HIGHLIGHTS/LOWLIGHTS: the mountains obviously, although not one of China’s 5 sacred Buddhist mountains the Huangshan or Yellow Mountain range are bloody awesome.... within seconds of stepping off the eastern chairlift Paul declares it his no1 sight.... It’s the classic Chinese mountain picture with the contorted pine tree and the bare grey granite mountainside....certainly not the 90min wait for the cable car to go up. We could have walked but it’s a 4hr hike and unlike almost everyone else we didn’t fancy spending the night in a dorm room at the top....having our packed lunch with the most stunning of views.... the god-awful mapping system.... there are about 70 different peaks and ridges all with cute mysticy sounding names. The problem is there are about 5 different maps going around all with different translations. The result is a bizarre version of the Times Crossword puzzle at 2,000ft. 5 across: clue: Simian Gesturing at Astral Body or Creature once thought to be early man waves limb skywards, answer: Monkey Waves at Sun...

...also no direction arrows at crossroads just a map without a “you are here” sticker....Paul’s Kung Pao chicken t-shirt (written in Chinese) turns out to be a big hit with the locals who laugh and shout “KUNG PAO CHICKEN!” whenever he comes into view, fun for the first 10minutes of the 3hr descent...turns out the simply stunning western descent is pretty dull and probably only looks decent on the way up cos you’re looking for anything to take your mind off the endless steps, cable car down and more time exploring the summits would have been far better, bloody Lonely Planet ... our joy at making it down to the shuttle bus with 30mins to spare is short lived as the bus driver sticks to the Chinese system of “I’m not leaving until every one of these seats is sold”....arriving in time for the last bus back to the city only to find there was no bus...our good fortune that the distinctive red bus receipt we were waving at random coach drivers was spotted by little Chinese student looking for the same bus. Our new best friend called the bus company demanding a bus to take us home...our bad luck that despite assuring us the last bus back was 4pm the driver now says he’s going to wait until 5pm in the hope of selling more seats  - we’re the only passengers... since the 5pm departure time means we’ll miss our 7pm train to Shanghai Rhaani calculates that it would cost us less to offer to buy every spare seat on the bus than having to buy new train tickets....
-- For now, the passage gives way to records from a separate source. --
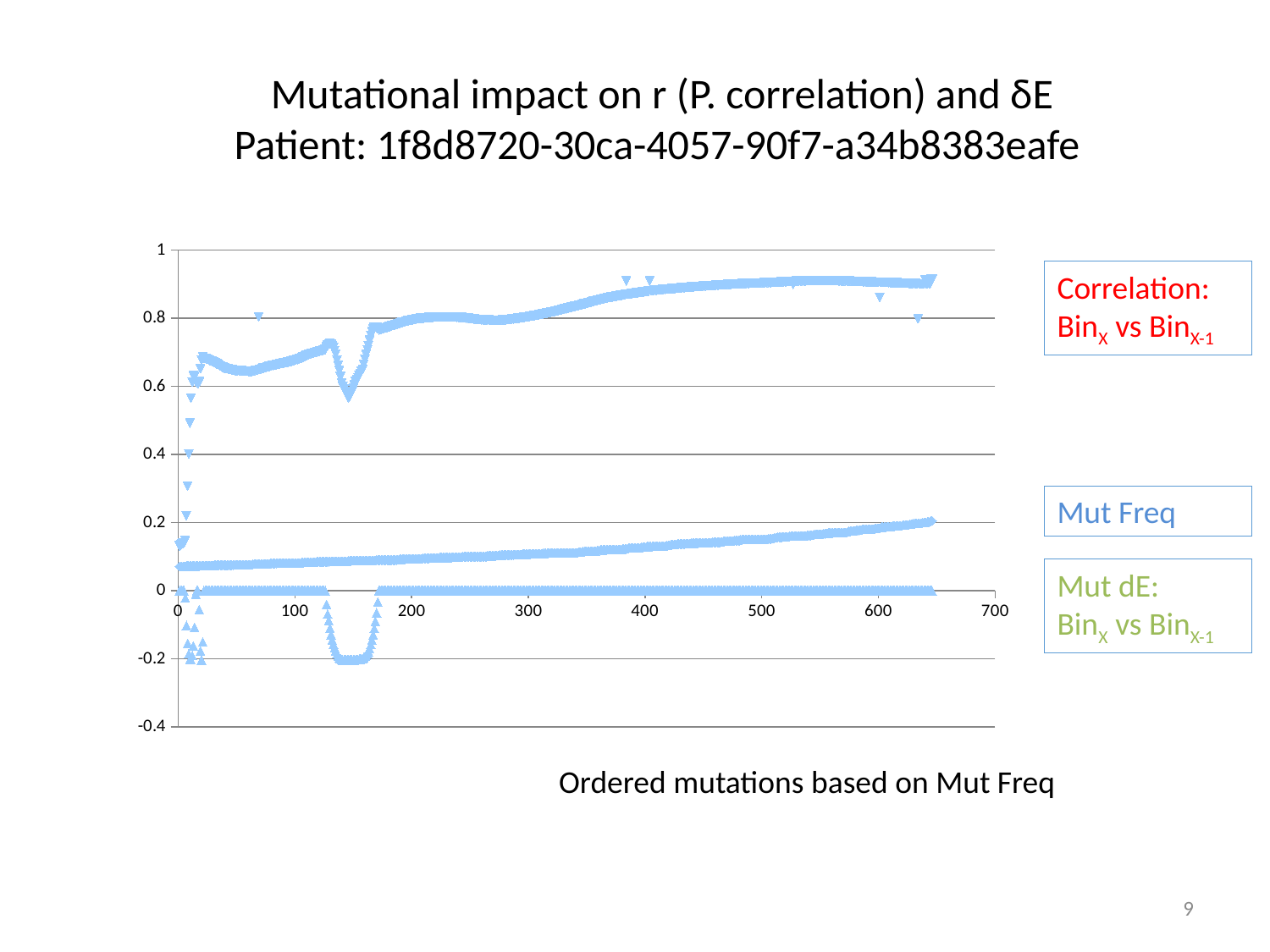
Is the Mut dE value at x = 150 greater or less than 0? less Is the Mut Freq value at x = 500 greater or less than 0.2? less What is the highest value shown on the y axis of the chart? 1 How many data series are labelled beside the chart? 3 Does the Correlation series generally rise or fall from x = 100 to x = 600? rise Is the Correlation value at x = 400 greater or less than 0.8? greater At x = 400, which series has the larger value: Correlation or Mut Freq? Correlation Which series has the lowest values on the chart, dipping below 0? Mut dE What kind of chart is shown on the slide? scatter chart What is the label of the x axis of the chart? Ordered mutations based on Mut Freq Does the Mut Freq series rise or fall as you move from left to right along the x axis? rise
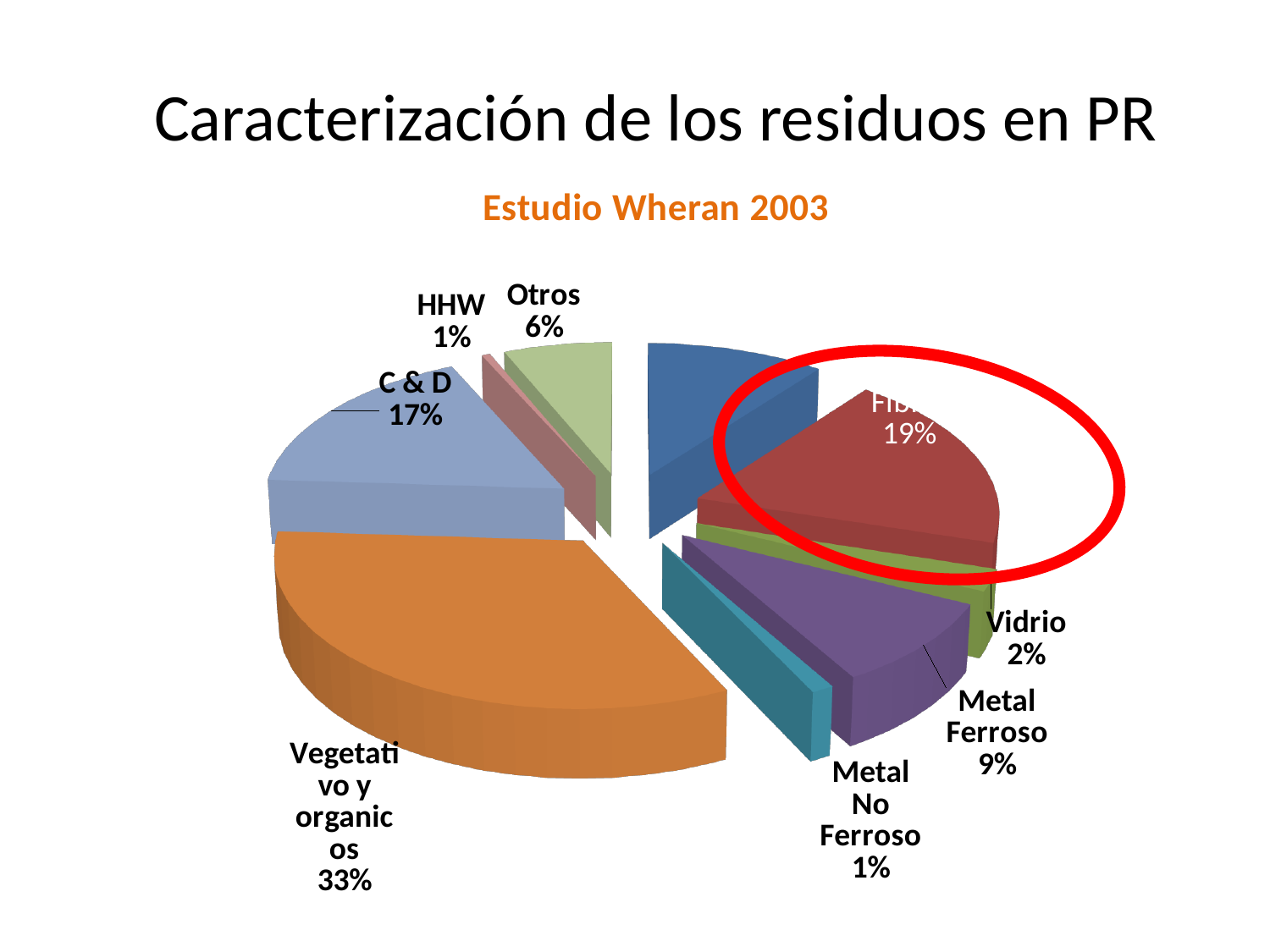
What is the difference in percentage points between C & D and Otros? 11 percentage points What is the difference in percentage points between Vegetativo y organicos and C & D? 16 percentage points What percentage is shown for Otros? 6% Which is larger, the share for C & D or the share for Metal Ferroso? C & D What percentage is shown for Metal No Ferroso? 1% Which category has the largest slice of the pie? Vegetativo y organicos What percentage is shown for Vidrio? 2% What kind of chart is shown on the slide? Pie chart What percentage is shown for C & D? 17% What is the title of the chart? Estudio Wheran 2003 What share of the pie does Vegetativo y organicos represent? 33% What percentage is shown for Metal Ferroso? 9%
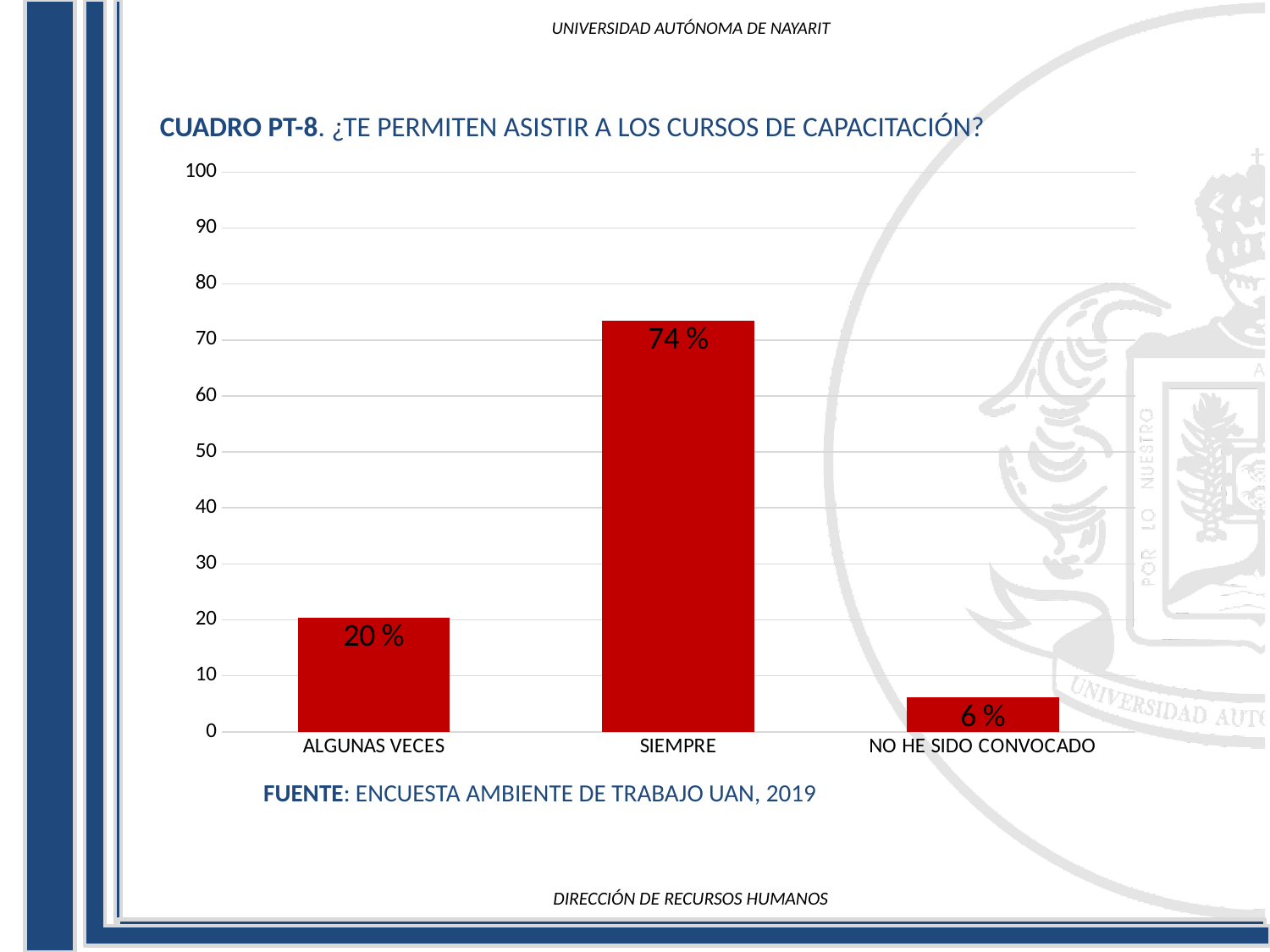
What is the value for SIEMPRE? 74 % Which category has the highest value? SIEMPRE What is the source cited below the chart? ENCUESTA AMBIENTE DE TRABAJO UAN, 2019 What is the difference between the values for SIEMPRE and ALGUNAS VECES? 54 % What kind of chart is shown on the slide? bar chart Is the value for SIEMPRE greater or less than 70? greater How many categories are shown on the x axis? 3 What is the difference between the values for ALGUNAS VECES and NO HE SIDO CONVOCADO? 14 % What is the value for ALGUNAS VECES? 20 % Which is larger, the value for ALGUNAS VECES or the value for NO HE SIDO CONVOCADO? ALGUNAS VECES What is the value for NO HE SIDO CONVOCADO? 6 % Which category has the lowest value? NO HE SIDO CONVOCADO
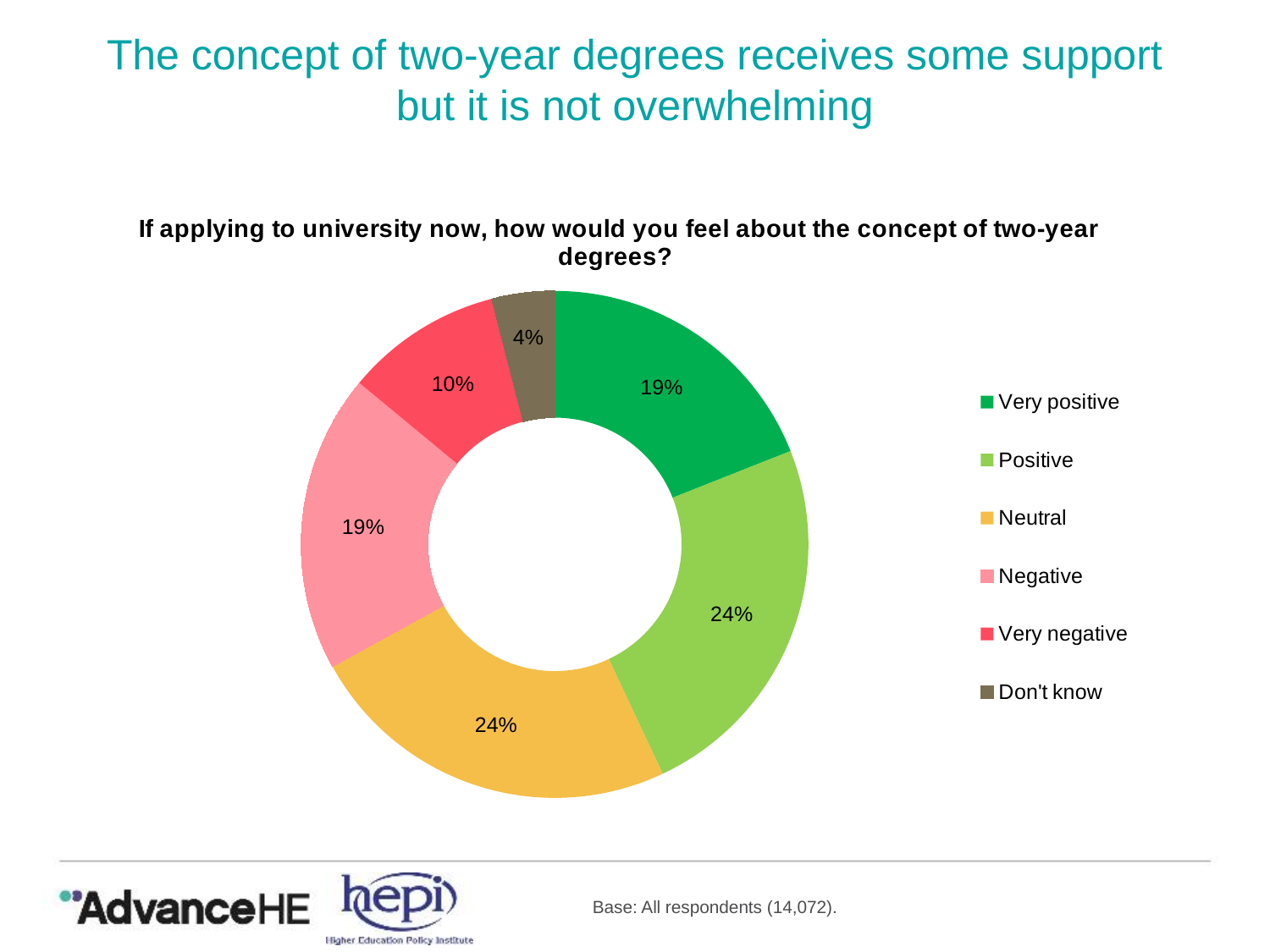
How many response categories does the chart show? 6 What is the combined share of 'Negative' and 'Very negative' responses? 29% What percentage of respondents answered 'Neutral'? 24% What is the difference in percentage points between 'Positive' and 'Very negative'? 14 What colour represents the 'Neutral' category in the chart? Yellow/orange What is the combined share of 'Very positive' and 'Positive' responses? 43% Which is larger, the share for 'Negative' or the share for 'Very negative'? Negative Which response category has the smallest share of the chart? Don't know What percentage of respondents said 'Very negative'? 10% What share of respondents answered 'Don't know'? 4% What percentage of respondents said they would feel 'Very positive' about the concept of two-year degrees? 19% What kind of chart is shown on the slide? Doughnut (pie) chart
...thanks to our new pocket friend the driver starts driving us back to hostel....after a few minutes shouting on his phone the driver turns around and starts driving us back towards the mountains....we are ejected from the bus and squashed onto the 3.30pm bus with us forced to sit in the aisles ....everything seems to be going swimmingly until the police stop the bus and give the driver a ticket for having an overcrowded bus (as bad as Indian public transport was had this happened over there the driver would have been given a ticket for not having a full enough bus)....the upshot is the whities and their pocket guide must leave the bus, walk across six lanes of motorway traffic and flag down a passing local bus to try and get back to the hostel.... after a quick stop for street vendor noodles we make our train and relax for another overnighter.

THINGS LOST: nearly Paul’s left hand Black Diamond all terrain climbing glove but luckily he backtracked and found it on the path, one of our two plug converters...so complete lost list:  our really useful wire cable for tying rucksacks together, Rhaani’s pair of Teva all-terrain hiking sandals, plug converter.
THINGS STILL IN LIMBO: our £5 deposit for our hostel in Pingyao which we forgot to collect before we left. So far the hostel has been reluctant to post it to us and are now ignoring our emails.